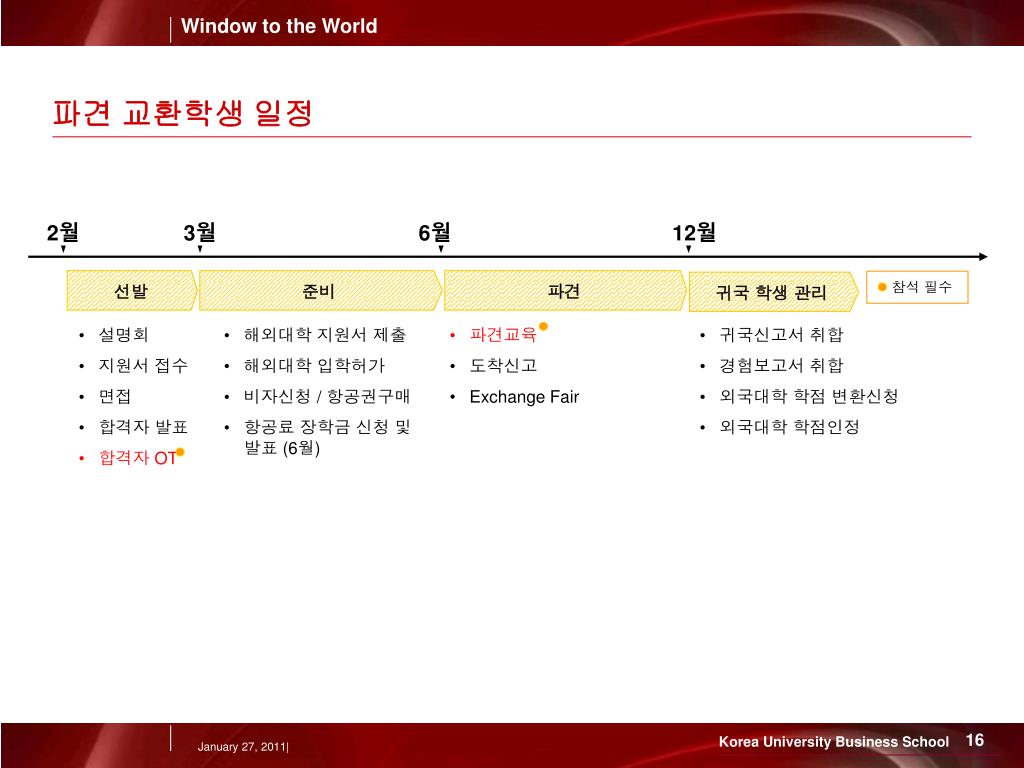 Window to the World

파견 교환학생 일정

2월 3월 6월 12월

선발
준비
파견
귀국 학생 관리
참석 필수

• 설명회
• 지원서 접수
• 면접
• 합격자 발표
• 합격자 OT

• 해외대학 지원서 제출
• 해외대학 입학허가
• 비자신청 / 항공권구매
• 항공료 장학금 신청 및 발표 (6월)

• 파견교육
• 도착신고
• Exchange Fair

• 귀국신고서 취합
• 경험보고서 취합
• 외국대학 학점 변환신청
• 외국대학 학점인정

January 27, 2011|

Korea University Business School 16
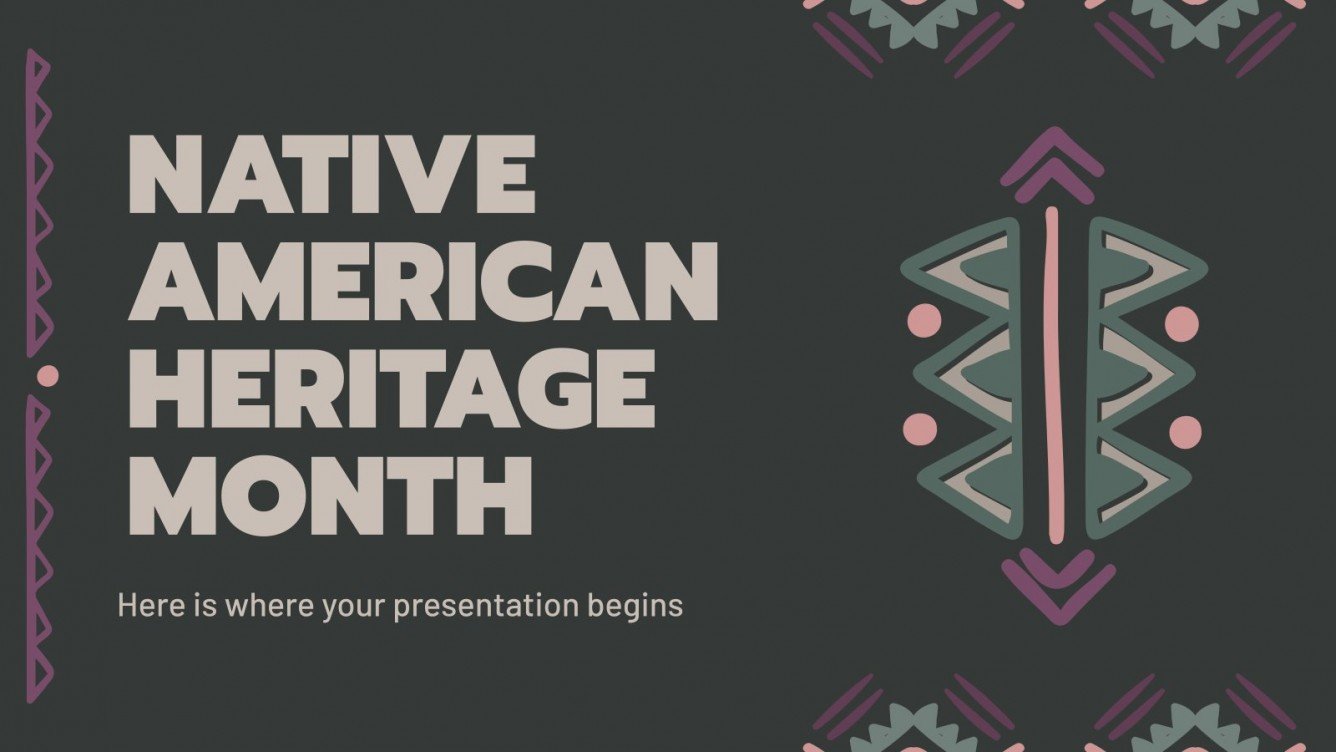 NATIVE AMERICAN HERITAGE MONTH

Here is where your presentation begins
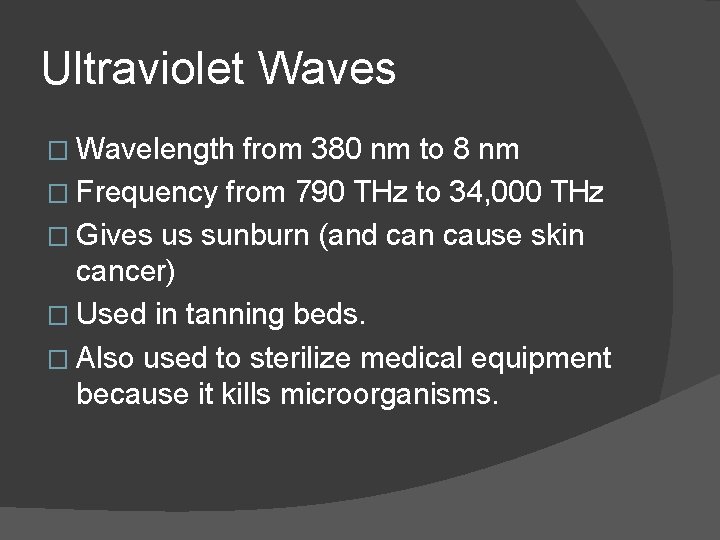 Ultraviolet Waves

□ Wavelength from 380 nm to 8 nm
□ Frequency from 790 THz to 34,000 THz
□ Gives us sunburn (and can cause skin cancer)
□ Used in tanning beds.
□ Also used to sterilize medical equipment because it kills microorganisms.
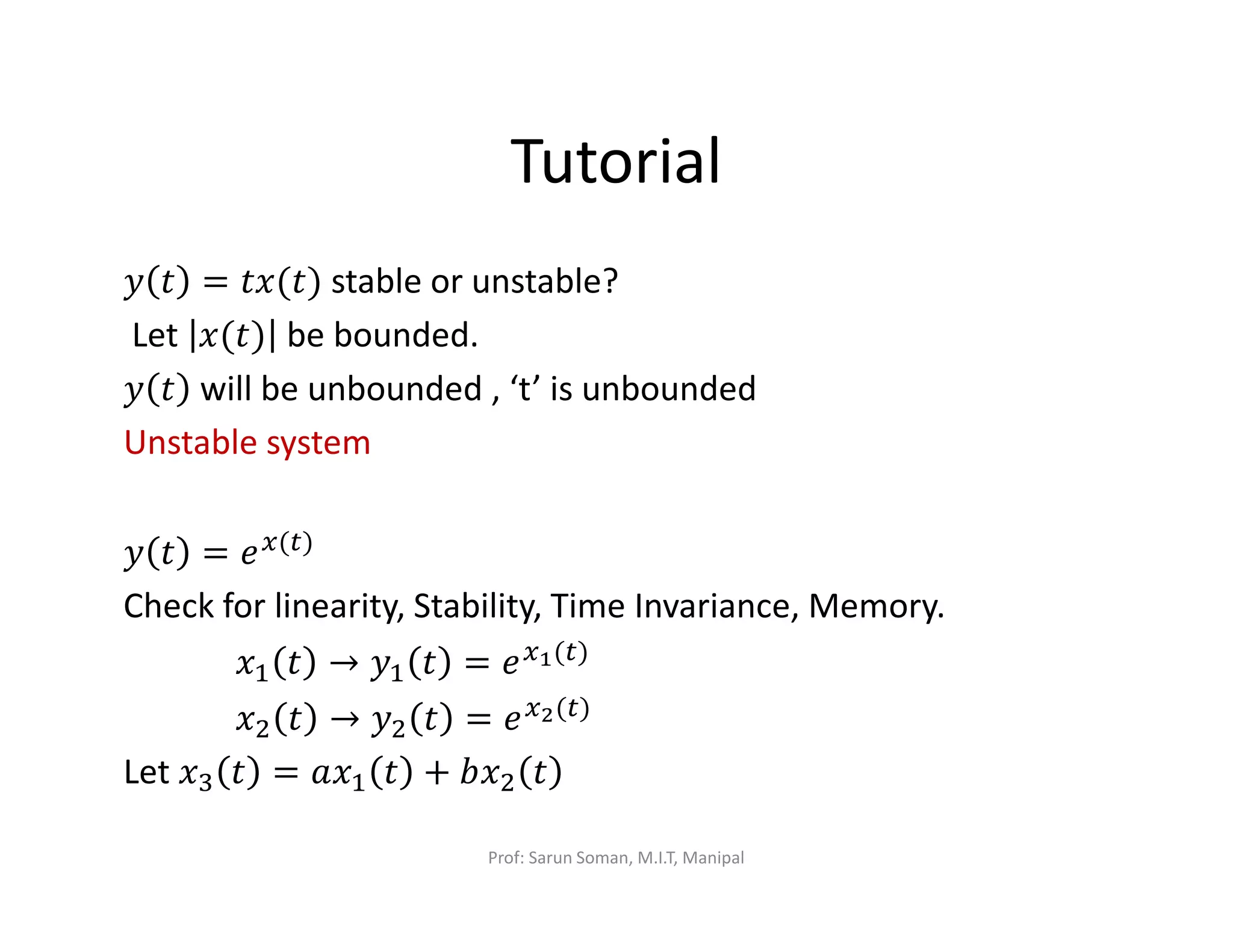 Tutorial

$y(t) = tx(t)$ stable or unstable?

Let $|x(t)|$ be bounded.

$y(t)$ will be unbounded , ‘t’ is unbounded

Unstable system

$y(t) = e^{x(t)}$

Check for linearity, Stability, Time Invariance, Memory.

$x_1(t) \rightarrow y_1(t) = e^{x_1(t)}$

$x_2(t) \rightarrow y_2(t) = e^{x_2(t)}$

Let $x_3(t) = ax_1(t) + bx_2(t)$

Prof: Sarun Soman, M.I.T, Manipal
+---+
## Activity
Could you copy the listing above exactly, without its pictures?

## Task response
 Window to the World

파견 교환학생 일정

2월 3월 6월 12월

선발
준비
파견
귀국 학생 관리
참석 필수

• 설명회
• 지원서 접수
• 면접
• 합격자 발표
• 합격자 OT

• 해외대학 지원서 제출
• 해외대학 입학허가
• 비자신청 / 항공권구매
• 항공료 장학금 신청 및 발표 (6월)

• 파견교육
• 도착신고
• Exchange Fair

• 귀국신고서 취합
• 경험보고서 취합
• 외국대학 학점 변환신청
• 외국대학 학점인정

January 27, 2011|

Korea University Business School 16
 NATIVE AMERICAN HERITAGE MONTH

Here is where your presentation begins
 Ultraviolet Waves

□ Wavelength from 380 nm to 8 nm
□ Frequency from 790 THz to 34,000 THz
□ Gives us sunburn (and can cause skin cancer)
□ Used in tanning beds.
□ Also used to sterilize medical equipment because it kills microorganisms.
 Tutorial

$y(t) = tx(t)$ stable or unstable?

Let $|x(t)|$ be bounded.

$y(t)$ will be unbounded , ‘t’ is unbounded

Unstable system

$y(t) = e^{x(t)}$

Check for linearity, Stability, Time Invariance, Memory.

$x_1(t) \rightarrow y_1(t) = e^{x_1(t)}$

$x_2(t) \rightarrow y_2(t) = e^{x_2(t)}$

Let $x_3(t) = ax_1(t) + bx_2(t)$

Prof: Sarun Soman, M.I.T, Manipal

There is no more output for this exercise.